## Requirements
In the post about the Bhagavad Gita, what role does Krishna serve for Arjuna?

## Text passage
Monday, November 24, 2014

The Bhagavad Gita in the killing fields of the Mahabharata

When I wrote about "do the right thing," I was, of course, channeling a thought from the Bhagavad Gita.  In the conversation that I mentioned in that post, my old friend referred to the Gita and the larger story of the the Mahabharata, as from more than four- or five-thousand years ago.  The nerd that I am, well, even in that friendly conversation I had to hem and haw and dissent about the Mahabharata being way more recent than that.

To engage with a religious text without being blinded by faith is a feature of religious studies.  Religious studies is not merely for those who are religious. If only many more among us studied the religions of the world; but, I digress!

The context for the Gita is far from what an uninformed person might imagine.  It was in the context of one of the biggest battles ever in Hindu mythology.
The text is in the form of a conversation between the warrior Arjuna, who, on the eve of an apocalyptic battle, hesitates to kill his friends and family on the other side, and the incarnate god Krishna, who acts as Arjuna’s charioteer (a low-status job roughly equivalent to a bodyguard) and persuades him to do it.
What might one make of such a setting in which Krishna convinces Arjuna that his duty is to, ahem, kill his friends and uncles and cousins?  What would Gandhi do?
Confronted with Krishna’s exhortation to Arjuna to engage in a violent battle, Gandhi argued that by urging him to “fight,” Krishna meant simply that Arjuna should do his duty. “Fighting” was merely a metaphor for the inner struggle of human beings, and nonviolence was a corollary of nonattachment to the fruits of action; therefore, actions such as murder and lying are forbidden, because they cannot be performed without attachment.
To a true believer, the Mahabharata is not any mythology, and, therefore, the Gita is not anything metaphorical.  Gandhi appears to have waffled there, eh.

Wendy Doniger--yes, that Doniger--has authored an essay reviewing a "masterful new biography of the Gita" from which I excerpted the quotes.  She writes:
How did Indian tradition transform the Bhagavad Gita (the “Song of God”) into a bible for pacifism, when it began life, sometime between the third century BC and the third century CE, as an epic argument persuading a warrior to engage in a battle, indeed, a particularly brutal, lawless, internecine war? It has taken a true gift for magic—or, if you prefer, religion, particularly the sort of religion in the thrall of politics that has inspired Hindu nationalism from the time of the British Raj to Indian Prime Minister Narendra Modi today.

## Supplied material
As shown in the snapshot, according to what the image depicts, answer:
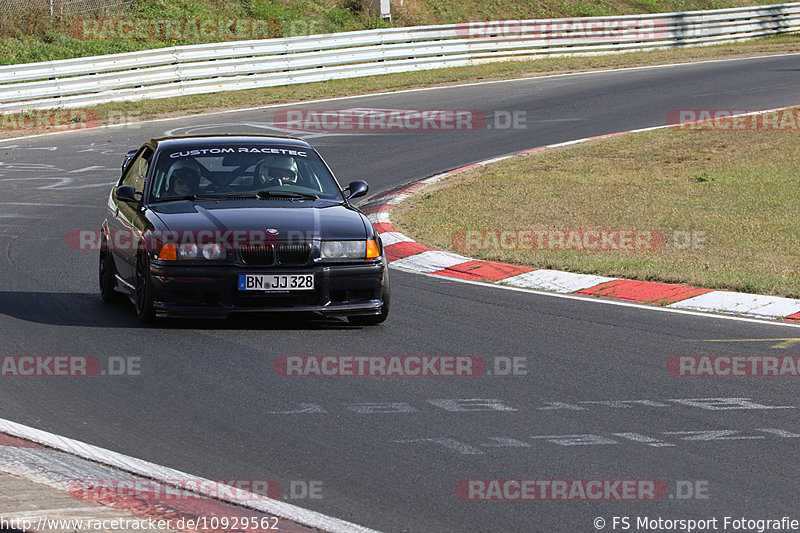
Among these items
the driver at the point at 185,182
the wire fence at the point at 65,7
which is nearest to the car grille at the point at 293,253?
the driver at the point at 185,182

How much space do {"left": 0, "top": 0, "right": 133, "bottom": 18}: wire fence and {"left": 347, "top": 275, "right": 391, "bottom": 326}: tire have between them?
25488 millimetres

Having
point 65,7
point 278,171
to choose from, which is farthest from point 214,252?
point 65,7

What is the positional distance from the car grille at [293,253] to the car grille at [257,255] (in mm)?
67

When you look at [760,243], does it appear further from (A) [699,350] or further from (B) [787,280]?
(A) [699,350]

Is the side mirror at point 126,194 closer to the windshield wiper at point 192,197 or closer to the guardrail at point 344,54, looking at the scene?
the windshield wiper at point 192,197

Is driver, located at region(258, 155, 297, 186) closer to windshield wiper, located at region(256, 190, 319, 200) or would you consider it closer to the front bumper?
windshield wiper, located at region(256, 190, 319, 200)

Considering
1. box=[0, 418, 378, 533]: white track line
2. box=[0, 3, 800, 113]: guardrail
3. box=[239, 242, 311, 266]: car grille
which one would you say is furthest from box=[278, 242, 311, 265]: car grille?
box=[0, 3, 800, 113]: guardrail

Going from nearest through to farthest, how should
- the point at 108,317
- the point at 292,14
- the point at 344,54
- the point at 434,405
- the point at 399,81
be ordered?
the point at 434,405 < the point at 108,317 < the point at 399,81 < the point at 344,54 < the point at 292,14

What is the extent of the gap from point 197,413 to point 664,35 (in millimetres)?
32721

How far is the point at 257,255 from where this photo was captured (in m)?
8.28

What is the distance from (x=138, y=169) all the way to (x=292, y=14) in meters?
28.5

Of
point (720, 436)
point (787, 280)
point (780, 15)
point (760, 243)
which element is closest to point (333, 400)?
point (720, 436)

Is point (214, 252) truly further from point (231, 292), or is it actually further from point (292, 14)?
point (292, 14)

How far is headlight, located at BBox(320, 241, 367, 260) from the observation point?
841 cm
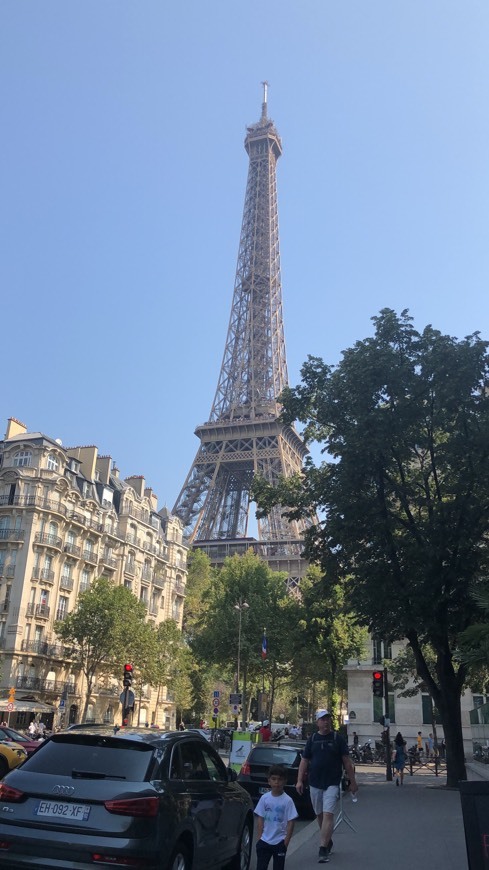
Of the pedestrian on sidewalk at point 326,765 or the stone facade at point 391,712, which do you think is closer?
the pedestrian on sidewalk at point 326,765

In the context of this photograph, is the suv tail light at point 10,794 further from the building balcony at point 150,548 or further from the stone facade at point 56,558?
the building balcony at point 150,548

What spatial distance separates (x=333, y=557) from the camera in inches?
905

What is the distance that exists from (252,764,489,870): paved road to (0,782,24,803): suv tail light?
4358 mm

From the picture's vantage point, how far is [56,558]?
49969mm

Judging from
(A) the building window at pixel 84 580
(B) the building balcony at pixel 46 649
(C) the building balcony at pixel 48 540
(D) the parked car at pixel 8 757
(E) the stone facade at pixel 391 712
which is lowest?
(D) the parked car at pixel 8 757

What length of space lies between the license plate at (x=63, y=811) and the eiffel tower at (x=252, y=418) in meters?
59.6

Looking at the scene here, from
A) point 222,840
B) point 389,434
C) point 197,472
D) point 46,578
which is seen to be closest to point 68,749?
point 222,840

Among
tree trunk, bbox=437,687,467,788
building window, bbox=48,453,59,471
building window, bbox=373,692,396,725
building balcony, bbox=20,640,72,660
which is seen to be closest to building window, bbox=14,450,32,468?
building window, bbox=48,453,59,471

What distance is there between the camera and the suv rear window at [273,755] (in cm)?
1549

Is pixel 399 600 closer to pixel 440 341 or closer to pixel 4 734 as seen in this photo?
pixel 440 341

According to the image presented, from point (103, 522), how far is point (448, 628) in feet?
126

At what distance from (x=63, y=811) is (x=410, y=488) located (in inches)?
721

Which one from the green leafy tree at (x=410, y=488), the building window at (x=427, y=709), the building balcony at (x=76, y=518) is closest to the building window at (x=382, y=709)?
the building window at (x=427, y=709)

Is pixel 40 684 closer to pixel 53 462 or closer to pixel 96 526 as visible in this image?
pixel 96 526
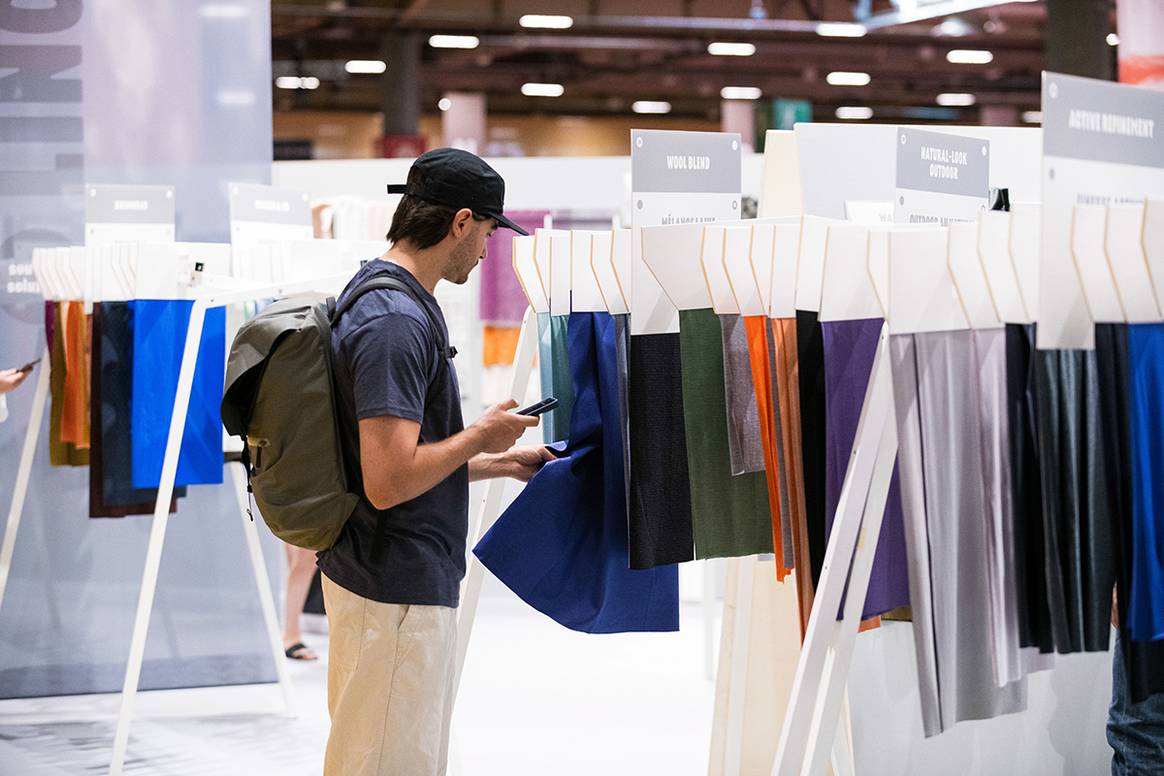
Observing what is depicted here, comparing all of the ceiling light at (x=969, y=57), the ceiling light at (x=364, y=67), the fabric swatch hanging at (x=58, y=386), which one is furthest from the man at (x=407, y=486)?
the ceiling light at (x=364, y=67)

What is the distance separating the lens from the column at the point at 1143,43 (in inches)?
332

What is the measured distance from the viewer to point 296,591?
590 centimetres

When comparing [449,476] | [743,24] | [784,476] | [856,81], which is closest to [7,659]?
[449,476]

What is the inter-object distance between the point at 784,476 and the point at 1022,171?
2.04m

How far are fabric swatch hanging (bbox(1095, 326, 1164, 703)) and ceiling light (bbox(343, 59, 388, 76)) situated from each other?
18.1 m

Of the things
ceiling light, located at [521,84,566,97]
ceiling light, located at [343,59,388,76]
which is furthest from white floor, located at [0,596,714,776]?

## Exercise output
Krishna serves as Arjuna's charioteer.